Using artificial orthographies as a window onto how the brain learns to read

My work explores how readers of alphabetic languages learn to break words down into letters and map these onto sounds, as well as to recognize words and access their meanings. In a meta-analysis of neuroimaging studies of reading, Taylor, Rastle, and Davis (2013) showed that, in accordance with cognitive models of reading, there is evidence for two pathways to reading in the brain. A dorsal pathway maps spelling to sound and a ventral pathway maps spelling to meaning. To explore the role of these brain regions in learning, I will discuss artificial orthography experiments in which adults learned to read novel words written in novel symbols.
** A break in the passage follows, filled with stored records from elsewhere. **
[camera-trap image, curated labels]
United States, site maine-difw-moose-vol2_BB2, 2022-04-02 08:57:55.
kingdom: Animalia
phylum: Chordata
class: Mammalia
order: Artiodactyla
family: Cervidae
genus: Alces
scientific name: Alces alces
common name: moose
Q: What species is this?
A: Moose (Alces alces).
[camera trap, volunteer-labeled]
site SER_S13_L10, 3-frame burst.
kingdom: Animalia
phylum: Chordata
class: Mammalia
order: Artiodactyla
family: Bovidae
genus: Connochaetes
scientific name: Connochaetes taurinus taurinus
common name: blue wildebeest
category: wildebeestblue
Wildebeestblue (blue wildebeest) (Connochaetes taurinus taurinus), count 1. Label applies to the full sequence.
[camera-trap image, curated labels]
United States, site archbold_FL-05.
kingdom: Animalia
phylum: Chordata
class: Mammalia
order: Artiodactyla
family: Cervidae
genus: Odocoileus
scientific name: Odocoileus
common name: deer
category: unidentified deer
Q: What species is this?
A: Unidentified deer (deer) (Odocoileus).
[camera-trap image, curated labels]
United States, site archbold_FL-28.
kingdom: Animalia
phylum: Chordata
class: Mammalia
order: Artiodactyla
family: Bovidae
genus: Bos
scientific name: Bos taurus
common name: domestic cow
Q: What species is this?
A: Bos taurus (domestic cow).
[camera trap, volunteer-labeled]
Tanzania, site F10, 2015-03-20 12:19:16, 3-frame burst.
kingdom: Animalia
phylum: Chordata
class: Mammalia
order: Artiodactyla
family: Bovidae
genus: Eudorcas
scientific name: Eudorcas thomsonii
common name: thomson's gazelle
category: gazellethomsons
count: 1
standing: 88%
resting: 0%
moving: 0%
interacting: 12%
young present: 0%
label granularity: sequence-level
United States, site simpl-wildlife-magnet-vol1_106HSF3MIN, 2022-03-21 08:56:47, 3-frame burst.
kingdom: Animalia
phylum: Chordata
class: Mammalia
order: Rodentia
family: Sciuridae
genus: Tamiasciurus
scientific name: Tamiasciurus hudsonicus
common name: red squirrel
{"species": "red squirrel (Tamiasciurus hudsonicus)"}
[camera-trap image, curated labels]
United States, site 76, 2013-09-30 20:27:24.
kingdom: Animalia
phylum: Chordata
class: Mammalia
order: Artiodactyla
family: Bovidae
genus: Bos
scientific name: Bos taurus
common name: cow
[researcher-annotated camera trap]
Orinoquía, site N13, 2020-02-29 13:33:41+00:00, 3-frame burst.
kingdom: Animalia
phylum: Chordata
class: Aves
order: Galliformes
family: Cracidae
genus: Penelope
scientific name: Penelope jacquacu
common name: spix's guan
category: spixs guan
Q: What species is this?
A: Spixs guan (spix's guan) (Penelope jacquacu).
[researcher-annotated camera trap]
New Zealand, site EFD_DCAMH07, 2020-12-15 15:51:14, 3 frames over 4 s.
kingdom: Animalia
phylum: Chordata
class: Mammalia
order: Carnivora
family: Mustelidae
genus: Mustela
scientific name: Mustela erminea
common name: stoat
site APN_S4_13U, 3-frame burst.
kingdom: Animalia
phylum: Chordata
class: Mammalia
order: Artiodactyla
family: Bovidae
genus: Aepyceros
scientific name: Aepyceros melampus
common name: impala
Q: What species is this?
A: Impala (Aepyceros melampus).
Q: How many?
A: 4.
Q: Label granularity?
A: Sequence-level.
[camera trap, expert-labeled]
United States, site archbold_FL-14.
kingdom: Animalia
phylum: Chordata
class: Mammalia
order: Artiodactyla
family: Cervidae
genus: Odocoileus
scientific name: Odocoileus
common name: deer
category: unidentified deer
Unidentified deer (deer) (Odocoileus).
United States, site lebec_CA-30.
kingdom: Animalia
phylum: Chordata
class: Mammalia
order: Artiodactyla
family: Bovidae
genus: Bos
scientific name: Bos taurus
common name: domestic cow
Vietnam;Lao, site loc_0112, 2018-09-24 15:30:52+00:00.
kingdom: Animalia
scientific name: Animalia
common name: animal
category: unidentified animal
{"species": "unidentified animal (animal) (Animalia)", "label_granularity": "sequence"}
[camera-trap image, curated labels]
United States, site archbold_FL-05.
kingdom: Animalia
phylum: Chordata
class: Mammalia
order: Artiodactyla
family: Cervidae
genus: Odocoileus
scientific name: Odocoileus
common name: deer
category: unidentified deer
Experiment 1 (Taylor, Rastle, & Davis, 2017) examines how a focus on print-to-sound versus print-to-meaning associations influences performance and neural activity when learning to read. This revealed that letter–sound knowledge is crucial both to learning to read aloud and comprehend words and that left hemisphere dorsal brain regions (inferior parietal cortex, inferior frontal gyrus) are of primary importance in the earliest stages of literacy acquisition. Experiment 2 used representational similarity analysis (RSA) to probe how ventral occiptotemporal cortex (vOT) represents newly learned words. We revealed that, with only two weeks of training, mid-to-anterior vOT abstracts across letter-position (i.e. responds similarly to the B in BAD and the B in CAB). Furthermore, in the left hemisphere, anterior vOT representations abstract from visual form entirely to capture similarity between the sounds and meanings of words.